The Food Standards Agency in the UK has declared that, “… there are no important differences in the nutrition content, or any additional health benefits, of organic food when compared with conventionally produced food.”
In a comprehensive study, researchers from the London School of Hygiene and Tropical Medicine examined more than 50,000 studies on the nutritional value of foods going back to 1958. Of these, 55 met the criteria of the project. Dr Alan Dangour, the principal author, commented on the marginal differences found during the studies, “A small number of differences in nutrient content were found to exist … but these are unlikely to be of any public health relevance. Our review indicates that there is currently no evidence to support the selection of organically over conventionally produced foods on the basis of nutritional superiority.”
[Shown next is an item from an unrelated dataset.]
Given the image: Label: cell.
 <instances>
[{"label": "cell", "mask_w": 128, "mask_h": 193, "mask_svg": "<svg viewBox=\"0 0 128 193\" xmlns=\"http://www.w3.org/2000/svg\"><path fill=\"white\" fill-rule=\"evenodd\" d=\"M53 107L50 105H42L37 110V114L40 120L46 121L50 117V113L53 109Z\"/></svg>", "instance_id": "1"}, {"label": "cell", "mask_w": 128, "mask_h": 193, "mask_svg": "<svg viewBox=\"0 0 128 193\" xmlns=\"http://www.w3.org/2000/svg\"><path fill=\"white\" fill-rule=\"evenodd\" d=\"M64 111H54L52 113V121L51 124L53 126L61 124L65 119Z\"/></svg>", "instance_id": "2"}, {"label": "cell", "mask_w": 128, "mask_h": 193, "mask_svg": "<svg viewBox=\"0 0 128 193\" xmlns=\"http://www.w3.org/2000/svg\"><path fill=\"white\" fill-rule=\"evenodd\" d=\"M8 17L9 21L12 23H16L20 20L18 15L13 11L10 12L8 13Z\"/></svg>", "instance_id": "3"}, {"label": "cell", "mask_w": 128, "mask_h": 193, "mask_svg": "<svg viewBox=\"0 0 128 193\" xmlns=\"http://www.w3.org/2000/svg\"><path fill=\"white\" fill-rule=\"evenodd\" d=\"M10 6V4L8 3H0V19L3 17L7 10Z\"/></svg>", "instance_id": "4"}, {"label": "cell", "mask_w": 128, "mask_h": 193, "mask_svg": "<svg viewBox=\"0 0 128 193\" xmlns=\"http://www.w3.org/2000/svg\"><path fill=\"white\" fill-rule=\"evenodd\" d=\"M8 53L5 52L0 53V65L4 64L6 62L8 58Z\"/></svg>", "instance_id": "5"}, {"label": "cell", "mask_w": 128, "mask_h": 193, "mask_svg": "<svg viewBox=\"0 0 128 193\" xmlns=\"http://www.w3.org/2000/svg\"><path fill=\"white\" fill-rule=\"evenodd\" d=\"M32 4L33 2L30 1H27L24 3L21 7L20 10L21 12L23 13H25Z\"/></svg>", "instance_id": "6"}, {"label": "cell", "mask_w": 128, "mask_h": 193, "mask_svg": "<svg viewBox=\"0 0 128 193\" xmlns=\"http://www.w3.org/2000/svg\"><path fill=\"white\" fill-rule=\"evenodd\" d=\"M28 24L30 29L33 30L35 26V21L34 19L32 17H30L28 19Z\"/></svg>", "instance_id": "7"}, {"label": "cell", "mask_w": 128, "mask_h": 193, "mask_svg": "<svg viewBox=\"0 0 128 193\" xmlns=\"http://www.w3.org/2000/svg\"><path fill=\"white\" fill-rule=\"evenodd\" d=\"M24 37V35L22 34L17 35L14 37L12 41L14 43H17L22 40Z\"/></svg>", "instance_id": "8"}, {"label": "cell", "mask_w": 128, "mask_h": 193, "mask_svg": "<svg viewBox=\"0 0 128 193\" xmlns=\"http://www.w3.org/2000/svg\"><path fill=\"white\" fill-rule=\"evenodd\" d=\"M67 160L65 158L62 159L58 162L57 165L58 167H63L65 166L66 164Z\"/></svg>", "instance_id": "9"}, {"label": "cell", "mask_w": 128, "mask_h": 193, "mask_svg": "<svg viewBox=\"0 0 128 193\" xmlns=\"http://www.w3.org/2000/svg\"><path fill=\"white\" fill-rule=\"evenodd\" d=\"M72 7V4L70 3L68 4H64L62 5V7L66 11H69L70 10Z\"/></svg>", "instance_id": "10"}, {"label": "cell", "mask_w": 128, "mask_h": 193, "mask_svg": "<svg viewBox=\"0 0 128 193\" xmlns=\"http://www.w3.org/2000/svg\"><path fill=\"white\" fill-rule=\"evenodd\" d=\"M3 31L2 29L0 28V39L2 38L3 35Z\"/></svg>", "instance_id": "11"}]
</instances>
Those marginal differences were that conventionally-produced fruit and vegetables had more nitrogen, while their organic counterparts had more phosphorus. But these differences were small compared to the similarities in nutritional content, including similar levels of vitamin C, calcium, iron and fatty acids in both kinds of food.
Doubters still doubt
Those who support organic production point out that the study didn’t consider possible side-effects resulting from the consumption of pesticides and herbicides used in conventional food production, and that organic farming may improve the welfare of livestock.
The Food Agency commented on negative responses to the report by saying “The Agency supports consumer choice and is neither pro nor anti organic food. We recognise that there are many reasons why people choose to eat organic, such as animal welfare or environmental concerns. The Agency will continue to give consumers accurate information about their food based on the best available scientific evidence.”
Soil Association sees the bigger picture
The Soil Association, Britain’s biggest ‘licensing body’ for organic products, has given its own immediate response to the report, saying that it needs time to examine the detail of the work closely but that, “… it’s a popular myth that people who buy organic food only do so because they think it will make them healthier. Recent EU research has found that regular buyers of organic food (who buy about 80% of all organic products) have a much more sophisticated understanding of the range of benefits that organic farming and food deliver.” The Soil Association also noted that The European Commission, in 2006, reported links between certain cancers, male infertility and nervous system disorders and exposure to pesticides.
Beyond the issue of personal nutrition, buying organic food also promotes a healthy environment. The average industrially-produced apple may have been sprayed up to 16 times with 30 different chemicals. Organic farms have on average 30% more species and 50% more wildlife like birds, butterflies and bees.